To the dismay of many Democrats, those advising Kerry on foreign policy are offering the same counsel.

"Bringing troops home now would be a step in the wrong direction," says William Perry, a former defence secretary in the Bill Clinton administration and now a Kerry adviser.

"We need to augment those troops and that's why we have to bring NATO in.

"We need to take every reasonable step we can to ensure success in this mission."

Madeleine Albright, secretary of state under Clinton and another Kerry adviser, thinks deadlines sometimes create more problems than they solve.

"What needs to happen is to have certain activities, benchmarks, and the turning over of Iraq to the Iraqi people," she says.

"That is what is essential here."

With so little daylight between the Iraq positions of Bush and Kerry, the cautious style of the presumptive nominee stands in sharp contrast to the more vocal wing of the party, led by Delaware Senator Joe Biden (also a Kerry adviser), Senator Ted Kennedy (a key player in Kerry's sweep of the primaries) and, most recently, former vice-president Al Gore.

Gore, in a speech last week sponsored by the liberal advocacy group MoveOn.org, tossed out more rhetorical red meat to the converted in 45 minutes than Kerry has dished up since last winter.

Gore called for the firing of Bush and virtually his entire inner circle and called the incumbent the most dishonest president since Richard Nixon.

He took particular aim at the prison-abuse scandal, calling it the "natural consequence of the Bush administration policy which has dismantled constraints and has made war on America's checks and balances.

"The abuse of the prisoners at Abu Ghraib flowed directly from the abuse of the truth that characterized the administration's march to war and the abuse of the trust that had been placed in President Bush by the American people in the aftermath of Sept. 11."

Gore said the White House set the tone for the suspected murder of prisoners at the hands of U.S. guards and has no right to blame such behaviour on a bunch of hapless army reservists.

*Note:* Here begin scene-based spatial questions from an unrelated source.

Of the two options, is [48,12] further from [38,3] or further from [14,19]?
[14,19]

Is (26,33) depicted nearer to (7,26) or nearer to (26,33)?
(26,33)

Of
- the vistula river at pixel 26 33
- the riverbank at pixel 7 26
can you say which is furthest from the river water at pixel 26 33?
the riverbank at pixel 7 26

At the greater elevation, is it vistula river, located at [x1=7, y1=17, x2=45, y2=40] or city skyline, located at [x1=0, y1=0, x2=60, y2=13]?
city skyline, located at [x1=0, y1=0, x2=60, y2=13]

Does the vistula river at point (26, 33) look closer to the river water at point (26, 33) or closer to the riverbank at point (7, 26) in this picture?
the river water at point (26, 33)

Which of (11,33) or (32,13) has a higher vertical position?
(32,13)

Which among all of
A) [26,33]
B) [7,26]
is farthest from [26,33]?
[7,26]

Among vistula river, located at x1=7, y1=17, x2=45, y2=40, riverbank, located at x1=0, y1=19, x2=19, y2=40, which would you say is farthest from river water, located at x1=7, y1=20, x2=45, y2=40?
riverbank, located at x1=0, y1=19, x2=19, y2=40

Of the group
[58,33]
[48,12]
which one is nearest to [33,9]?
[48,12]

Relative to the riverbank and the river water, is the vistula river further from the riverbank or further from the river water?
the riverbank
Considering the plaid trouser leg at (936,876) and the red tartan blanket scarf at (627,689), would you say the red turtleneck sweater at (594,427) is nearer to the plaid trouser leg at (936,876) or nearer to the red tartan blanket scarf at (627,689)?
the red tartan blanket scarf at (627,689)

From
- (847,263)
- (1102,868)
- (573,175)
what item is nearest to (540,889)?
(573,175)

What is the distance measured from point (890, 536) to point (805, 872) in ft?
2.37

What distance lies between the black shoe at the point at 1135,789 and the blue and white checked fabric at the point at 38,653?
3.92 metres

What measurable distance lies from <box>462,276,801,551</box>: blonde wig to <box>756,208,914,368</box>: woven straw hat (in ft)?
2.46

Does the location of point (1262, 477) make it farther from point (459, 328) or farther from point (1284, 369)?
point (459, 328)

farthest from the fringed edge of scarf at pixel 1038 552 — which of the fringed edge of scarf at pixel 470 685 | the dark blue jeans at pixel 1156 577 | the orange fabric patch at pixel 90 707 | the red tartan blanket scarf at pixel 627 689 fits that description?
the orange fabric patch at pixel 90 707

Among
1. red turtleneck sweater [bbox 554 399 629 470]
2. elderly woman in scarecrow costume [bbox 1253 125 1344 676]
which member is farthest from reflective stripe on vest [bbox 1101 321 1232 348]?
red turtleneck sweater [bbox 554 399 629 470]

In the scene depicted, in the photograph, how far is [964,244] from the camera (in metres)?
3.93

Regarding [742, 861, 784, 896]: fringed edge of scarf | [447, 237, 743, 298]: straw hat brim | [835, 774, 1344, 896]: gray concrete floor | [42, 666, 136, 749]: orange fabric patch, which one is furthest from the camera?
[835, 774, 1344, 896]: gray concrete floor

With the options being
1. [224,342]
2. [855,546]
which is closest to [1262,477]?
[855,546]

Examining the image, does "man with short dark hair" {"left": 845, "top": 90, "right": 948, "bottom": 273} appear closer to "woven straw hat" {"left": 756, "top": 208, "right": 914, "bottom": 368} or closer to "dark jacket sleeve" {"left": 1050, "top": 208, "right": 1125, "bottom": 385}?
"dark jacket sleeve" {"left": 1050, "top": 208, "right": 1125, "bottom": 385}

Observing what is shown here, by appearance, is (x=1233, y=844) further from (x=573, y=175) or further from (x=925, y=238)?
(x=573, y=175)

"How dare the incompetent and wilful members of the Bush-Cheney administration humiliate our nation and our people in the eyes of the world and in the conscience of our own people!" he said to applause.

"How dare they subject us to such dishonour and disgrace!

"How dare they drag the good name of the United States of America through the mud of Saddam Hussein's torture prison!"

Out of deference to Kerry, Gore did not call for the withdrawal of U.S. troops, but his words sounded like those of a man who would: independent candidate Ralph Nader.

Democrats, alternately angry with Nader for costing them the 2000 campaign and wary that he could do the same this year, are closely monitoring the support he receives for his call to bring American troops home by the end of this year.

Speaking before the Council on Foreign Relations in New York, Nader said two choices face the country.

Iraq could continue on its current course and become a "puppet regime" under U.S. control, he said, or "we could declare a set date for corporate and military withdrawal — let's say the end of the year."

Many political analysts put faith in the common sense of American voters, suggesting they will realize a vote for Nader would be, in Kerry's words, "a vote for George Bush."

But Nader also could spell peril for Kerry in a number of swing states where the Democrat will need every vote in order to beat Bush.

Kerry has already faced one threat from an anti-war candidate: Howard Dean briefly eclipsed him during the primary season, when voters warmed to the anti-war message of the former Vermont governor.

Nader's position on troop withdrawal could ultimately prove that, while the two major candidates will not speak of an exit strategy, they are fast losing the luxury of ignoring the question.